Doch, English! Bilingual Children in Germany

A smug feeling crept through my chest as I read about the struggles expat mom has with encouraging her son to retain his English in Madrid. Ha. My little half-expat has embraced both her father and mother tongue, to the point where she was translating some of her German kindergarten (preschool over here) songs for my parents over skype. Ah, yes, glory be to the parents who have it all together.

Of course, if we were ever to have another child of a slightly other disposition, any feelings of smugness could be blown out of the water. A next child could be a stubborn monolingual, too. It could have a different personality, talents and behavior patterns, and that instruction book in my mind based on my first child is about as useful as a manual for Gateway Computers. But, I'm not there yet, my child has embraced bilingualism (so far), and I'll fantasize about being that good. I wonder, though, if Germany has built an advantage for raising bilinguals in its own growing multiculturalism.

I was warned that my daughter might reject bilingualism when she entered kindergarten. It happened to a Scottish-German neighbor couple. Their children were doing fine in English until they entered kindergarten full of children who only knew German. No one shared a second language, so they felt isolated and uncomfortable using it. The added fact that children are talented in finding ways to put each other down, and the children suppressed their knowledge of their mother tongue.

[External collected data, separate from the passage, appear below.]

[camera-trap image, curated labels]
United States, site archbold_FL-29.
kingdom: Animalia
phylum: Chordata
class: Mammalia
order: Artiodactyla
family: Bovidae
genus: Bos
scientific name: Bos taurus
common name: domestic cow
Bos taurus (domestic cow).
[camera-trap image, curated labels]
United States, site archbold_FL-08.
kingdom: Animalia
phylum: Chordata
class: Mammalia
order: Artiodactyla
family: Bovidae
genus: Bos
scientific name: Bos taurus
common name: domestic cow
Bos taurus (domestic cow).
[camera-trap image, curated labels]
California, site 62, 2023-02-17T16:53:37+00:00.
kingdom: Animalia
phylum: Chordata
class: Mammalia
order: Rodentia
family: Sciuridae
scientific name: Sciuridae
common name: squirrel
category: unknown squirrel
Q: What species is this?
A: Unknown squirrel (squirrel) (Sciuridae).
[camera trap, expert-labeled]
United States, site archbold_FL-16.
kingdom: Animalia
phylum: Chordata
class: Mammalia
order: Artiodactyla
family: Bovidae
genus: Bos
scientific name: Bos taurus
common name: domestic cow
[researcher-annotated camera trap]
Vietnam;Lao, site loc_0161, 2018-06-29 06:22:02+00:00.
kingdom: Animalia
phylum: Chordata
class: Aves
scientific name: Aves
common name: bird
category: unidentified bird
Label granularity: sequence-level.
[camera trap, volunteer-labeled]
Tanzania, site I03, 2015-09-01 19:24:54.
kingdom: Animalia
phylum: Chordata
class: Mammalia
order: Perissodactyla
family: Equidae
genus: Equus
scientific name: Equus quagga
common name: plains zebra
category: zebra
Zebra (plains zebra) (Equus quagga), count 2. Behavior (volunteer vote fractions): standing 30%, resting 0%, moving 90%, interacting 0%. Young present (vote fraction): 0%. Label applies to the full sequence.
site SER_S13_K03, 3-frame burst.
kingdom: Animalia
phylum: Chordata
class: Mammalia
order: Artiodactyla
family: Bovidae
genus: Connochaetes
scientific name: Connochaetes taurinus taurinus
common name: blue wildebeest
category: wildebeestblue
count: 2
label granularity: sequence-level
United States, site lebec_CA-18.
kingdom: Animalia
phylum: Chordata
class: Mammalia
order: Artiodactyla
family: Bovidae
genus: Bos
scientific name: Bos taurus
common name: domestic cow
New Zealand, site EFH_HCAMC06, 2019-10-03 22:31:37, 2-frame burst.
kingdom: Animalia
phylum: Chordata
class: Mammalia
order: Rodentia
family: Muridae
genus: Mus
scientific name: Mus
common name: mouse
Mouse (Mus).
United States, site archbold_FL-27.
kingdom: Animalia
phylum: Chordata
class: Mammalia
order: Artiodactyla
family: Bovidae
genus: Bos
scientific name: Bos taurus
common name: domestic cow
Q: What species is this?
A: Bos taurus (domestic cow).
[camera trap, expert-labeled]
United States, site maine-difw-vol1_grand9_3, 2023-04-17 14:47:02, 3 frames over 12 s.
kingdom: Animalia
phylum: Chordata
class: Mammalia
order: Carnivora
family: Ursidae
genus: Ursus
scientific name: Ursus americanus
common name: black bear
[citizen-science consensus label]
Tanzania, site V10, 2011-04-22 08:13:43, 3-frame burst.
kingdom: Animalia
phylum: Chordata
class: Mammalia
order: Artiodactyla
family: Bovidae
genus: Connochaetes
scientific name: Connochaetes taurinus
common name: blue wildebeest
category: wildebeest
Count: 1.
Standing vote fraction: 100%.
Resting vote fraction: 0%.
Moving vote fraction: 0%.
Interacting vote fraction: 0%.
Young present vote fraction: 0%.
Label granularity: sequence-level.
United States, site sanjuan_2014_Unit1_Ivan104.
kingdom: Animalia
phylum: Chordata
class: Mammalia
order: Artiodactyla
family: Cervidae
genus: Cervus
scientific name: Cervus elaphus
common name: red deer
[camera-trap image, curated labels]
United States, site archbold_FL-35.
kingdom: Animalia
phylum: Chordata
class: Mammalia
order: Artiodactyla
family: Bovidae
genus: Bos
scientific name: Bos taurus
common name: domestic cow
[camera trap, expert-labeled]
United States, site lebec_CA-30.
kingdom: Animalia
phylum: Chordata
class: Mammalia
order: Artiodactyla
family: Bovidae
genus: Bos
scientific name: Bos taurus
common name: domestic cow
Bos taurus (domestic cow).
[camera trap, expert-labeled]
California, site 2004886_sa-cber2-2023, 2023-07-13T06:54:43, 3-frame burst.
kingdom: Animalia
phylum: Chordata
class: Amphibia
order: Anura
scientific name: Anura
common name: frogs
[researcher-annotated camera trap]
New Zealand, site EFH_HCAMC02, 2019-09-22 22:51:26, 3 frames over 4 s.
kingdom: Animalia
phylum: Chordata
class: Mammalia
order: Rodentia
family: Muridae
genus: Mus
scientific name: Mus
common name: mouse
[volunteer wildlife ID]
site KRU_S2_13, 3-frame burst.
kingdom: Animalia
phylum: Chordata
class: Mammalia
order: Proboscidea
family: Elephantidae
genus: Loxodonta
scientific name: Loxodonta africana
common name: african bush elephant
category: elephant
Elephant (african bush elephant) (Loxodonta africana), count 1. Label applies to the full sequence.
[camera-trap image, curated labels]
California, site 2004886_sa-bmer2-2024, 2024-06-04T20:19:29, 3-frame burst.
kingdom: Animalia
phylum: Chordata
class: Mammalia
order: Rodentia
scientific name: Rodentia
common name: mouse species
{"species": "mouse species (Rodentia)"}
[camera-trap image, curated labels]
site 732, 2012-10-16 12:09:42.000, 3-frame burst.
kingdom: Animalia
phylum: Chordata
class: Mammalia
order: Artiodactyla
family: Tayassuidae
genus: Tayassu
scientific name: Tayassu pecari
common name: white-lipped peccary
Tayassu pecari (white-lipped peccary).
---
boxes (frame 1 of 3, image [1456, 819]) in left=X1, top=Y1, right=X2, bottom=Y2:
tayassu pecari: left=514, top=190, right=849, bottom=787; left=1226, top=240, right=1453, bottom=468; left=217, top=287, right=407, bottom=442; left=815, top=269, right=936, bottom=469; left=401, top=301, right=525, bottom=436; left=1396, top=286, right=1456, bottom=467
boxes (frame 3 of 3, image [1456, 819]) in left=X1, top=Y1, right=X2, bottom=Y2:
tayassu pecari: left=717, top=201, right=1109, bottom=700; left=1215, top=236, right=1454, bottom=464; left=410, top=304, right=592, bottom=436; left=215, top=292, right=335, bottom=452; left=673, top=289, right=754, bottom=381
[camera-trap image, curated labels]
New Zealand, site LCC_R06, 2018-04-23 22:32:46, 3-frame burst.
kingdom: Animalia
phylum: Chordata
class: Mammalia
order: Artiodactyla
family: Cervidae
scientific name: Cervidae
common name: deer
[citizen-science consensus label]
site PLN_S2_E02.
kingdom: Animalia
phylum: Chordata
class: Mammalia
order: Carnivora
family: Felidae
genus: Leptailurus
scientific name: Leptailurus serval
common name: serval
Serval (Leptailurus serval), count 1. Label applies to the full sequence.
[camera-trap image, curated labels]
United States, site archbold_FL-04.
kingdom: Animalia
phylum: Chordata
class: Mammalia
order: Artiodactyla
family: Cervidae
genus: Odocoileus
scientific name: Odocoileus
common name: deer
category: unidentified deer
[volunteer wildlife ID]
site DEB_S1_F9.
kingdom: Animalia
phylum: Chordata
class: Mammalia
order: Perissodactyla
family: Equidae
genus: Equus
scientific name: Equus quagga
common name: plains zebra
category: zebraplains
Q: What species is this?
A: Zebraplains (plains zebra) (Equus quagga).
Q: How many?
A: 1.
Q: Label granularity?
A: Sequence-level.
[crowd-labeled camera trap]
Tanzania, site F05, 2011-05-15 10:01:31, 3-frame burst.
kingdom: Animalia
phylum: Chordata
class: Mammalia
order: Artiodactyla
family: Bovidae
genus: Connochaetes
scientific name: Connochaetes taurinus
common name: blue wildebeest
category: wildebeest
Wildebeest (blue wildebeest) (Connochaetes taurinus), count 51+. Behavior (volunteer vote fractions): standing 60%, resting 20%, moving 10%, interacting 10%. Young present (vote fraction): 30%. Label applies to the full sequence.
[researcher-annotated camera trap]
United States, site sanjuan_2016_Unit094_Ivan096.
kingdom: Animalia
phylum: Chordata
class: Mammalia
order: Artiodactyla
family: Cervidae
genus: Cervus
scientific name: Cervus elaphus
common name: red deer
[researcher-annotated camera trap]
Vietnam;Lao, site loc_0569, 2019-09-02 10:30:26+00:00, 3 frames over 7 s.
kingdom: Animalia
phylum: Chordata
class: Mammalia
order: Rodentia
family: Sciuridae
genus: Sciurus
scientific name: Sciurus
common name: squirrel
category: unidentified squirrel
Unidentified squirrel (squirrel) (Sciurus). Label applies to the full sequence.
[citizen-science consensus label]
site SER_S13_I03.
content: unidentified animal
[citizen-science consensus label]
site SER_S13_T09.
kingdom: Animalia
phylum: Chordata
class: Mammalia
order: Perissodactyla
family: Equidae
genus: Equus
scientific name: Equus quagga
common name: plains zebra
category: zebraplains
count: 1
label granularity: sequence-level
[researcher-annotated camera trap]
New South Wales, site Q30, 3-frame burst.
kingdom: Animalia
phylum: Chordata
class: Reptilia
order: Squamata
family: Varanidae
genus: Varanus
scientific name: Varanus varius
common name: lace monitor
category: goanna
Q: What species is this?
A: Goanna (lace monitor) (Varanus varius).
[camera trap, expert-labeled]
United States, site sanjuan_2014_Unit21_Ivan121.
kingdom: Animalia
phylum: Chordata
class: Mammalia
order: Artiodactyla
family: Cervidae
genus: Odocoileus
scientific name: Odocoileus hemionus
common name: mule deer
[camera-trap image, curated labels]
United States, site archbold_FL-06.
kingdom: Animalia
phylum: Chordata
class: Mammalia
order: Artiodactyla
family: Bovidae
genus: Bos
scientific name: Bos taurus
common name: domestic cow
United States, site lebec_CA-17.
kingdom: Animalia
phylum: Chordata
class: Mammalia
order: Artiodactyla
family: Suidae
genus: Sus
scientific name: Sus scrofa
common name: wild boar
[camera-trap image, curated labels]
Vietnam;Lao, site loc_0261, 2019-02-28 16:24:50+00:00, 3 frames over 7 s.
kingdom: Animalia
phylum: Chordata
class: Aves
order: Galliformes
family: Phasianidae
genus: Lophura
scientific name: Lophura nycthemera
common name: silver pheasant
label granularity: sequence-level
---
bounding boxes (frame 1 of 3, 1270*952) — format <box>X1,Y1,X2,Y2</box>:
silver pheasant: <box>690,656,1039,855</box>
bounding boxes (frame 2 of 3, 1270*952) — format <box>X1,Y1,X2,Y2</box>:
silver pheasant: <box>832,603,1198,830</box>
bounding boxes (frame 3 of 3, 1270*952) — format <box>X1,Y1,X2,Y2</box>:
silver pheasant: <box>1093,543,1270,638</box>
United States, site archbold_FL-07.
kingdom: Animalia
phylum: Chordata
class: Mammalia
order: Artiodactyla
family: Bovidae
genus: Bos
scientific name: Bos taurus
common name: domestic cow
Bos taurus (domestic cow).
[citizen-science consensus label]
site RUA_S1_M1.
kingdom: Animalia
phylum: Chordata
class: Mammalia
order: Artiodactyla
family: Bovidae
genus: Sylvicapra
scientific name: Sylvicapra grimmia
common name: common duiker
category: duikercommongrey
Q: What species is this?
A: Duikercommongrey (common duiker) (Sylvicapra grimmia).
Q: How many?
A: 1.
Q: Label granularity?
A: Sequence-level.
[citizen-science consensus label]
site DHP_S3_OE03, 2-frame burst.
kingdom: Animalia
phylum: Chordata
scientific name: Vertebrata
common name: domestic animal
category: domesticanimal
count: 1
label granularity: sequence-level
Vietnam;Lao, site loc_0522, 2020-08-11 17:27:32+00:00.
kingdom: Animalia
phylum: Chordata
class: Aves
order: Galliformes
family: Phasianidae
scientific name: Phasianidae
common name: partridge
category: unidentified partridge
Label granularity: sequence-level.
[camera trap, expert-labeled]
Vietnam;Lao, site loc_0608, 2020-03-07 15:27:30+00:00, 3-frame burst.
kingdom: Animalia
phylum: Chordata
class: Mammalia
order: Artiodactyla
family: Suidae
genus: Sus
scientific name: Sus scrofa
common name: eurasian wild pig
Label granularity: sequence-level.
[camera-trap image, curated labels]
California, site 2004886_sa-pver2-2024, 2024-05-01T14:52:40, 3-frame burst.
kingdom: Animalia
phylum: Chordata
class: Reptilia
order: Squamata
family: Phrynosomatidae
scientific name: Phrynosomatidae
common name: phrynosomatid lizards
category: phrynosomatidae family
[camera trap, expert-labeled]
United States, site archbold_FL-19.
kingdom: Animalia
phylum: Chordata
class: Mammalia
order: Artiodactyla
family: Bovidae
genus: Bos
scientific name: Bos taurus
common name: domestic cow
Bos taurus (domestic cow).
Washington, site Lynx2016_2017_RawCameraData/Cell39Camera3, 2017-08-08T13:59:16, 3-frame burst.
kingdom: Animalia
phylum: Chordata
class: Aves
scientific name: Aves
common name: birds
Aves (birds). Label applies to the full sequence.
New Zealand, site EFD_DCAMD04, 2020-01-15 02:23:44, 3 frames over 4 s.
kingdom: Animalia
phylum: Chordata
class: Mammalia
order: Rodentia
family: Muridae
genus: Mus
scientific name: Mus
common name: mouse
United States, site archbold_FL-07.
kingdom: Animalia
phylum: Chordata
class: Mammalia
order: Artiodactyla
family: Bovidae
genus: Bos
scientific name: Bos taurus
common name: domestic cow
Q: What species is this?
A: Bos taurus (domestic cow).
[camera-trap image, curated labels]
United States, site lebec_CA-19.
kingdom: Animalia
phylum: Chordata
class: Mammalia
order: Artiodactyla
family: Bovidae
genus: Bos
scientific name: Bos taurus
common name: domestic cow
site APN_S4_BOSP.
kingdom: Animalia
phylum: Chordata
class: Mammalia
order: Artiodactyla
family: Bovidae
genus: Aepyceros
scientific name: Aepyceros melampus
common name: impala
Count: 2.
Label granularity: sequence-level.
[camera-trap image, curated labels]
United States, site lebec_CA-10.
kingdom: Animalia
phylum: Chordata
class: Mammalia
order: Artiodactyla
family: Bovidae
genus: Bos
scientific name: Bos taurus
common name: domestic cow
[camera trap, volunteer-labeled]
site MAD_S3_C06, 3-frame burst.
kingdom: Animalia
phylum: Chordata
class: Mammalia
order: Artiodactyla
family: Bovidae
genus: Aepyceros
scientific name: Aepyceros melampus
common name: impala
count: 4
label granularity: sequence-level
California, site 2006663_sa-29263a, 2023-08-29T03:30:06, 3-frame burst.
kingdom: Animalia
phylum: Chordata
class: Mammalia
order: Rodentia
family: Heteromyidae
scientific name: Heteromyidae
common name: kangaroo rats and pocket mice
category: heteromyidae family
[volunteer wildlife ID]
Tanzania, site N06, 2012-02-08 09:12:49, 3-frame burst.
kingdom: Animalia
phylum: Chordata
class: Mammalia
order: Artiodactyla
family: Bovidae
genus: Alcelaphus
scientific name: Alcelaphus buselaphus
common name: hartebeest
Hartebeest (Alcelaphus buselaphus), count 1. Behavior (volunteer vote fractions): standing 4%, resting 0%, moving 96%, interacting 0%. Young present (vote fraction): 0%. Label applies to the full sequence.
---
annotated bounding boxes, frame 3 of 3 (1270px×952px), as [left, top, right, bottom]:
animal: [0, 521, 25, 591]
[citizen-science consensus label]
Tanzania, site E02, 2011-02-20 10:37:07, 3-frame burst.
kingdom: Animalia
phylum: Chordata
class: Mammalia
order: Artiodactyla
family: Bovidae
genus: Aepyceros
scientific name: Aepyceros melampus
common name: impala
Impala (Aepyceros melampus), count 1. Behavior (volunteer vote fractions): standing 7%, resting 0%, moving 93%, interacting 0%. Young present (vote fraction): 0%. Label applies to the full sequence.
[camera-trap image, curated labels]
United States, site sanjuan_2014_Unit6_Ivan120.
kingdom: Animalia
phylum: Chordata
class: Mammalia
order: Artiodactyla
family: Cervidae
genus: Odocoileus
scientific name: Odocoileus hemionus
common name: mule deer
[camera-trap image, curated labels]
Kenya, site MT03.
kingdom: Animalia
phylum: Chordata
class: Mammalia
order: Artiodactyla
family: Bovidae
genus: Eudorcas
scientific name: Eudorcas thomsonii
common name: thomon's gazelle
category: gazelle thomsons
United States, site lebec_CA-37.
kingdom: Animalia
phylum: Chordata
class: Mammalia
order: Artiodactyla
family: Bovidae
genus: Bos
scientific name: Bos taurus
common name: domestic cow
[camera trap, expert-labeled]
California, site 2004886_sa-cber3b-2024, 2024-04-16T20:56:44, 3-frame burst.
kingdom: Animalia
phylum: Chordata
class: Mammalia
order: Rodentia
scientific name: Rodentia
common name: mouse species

Not so for our daughter. Her kindergarten is in the "downtown" part of our little city, which is its own little melting pot. In her kindergarten, monolinguals are the minority. It's not a strange thing to speak a second language; it's the norm. The fact that she's the only English speaker isn't a big deal, but bilingualism by itself seems to count. Whenever I come to pick her up, I'm surrounded by mixed marriages and people speaking Turkish, Russian, Vietnamese, Polish, Greek, Italian, Armenian, and more. Oh yes, German too. These happy babel sounds mean that the ones who suddenly express themselves in another language aren't some horrifying school-child anomaly, like being the only kid in a tacky Christmas sweater in June. It's just something everyone does.

If economic trends continue, things will stay this way. Germany's economy is chugging a long, and it's continuing to attract the most employable young southern Europeans. Many of these technically gifted immigrants, like the Turkish guest workers and Russian-German immigrants before them, will stay, settle, and raise wonderfully bilingual families.

When I spoke to him about his own bilingual children, a French-German father I know shrugged his shoulders and said, "it's completely normal." "Completely normal." All the kids here are bilingual. This encourages my daughter to retain her father tongue, but there's a downside. I've no reason to be smug.

1 comment:

Noe said...

This is EXACTLY the topic that has been worrying me as we move back to Switzerland from Australia. From what I've gathered so far, it sounds like it's inevitable that my son will start speaking to me (an American) in Swiss-German once he goes to school. I just can't help but believe that this will drive some kind of relational/cultural wedge between us. Maybe there is hope that a multi-cultural class could change the odds of this happening. Thanks for some hope.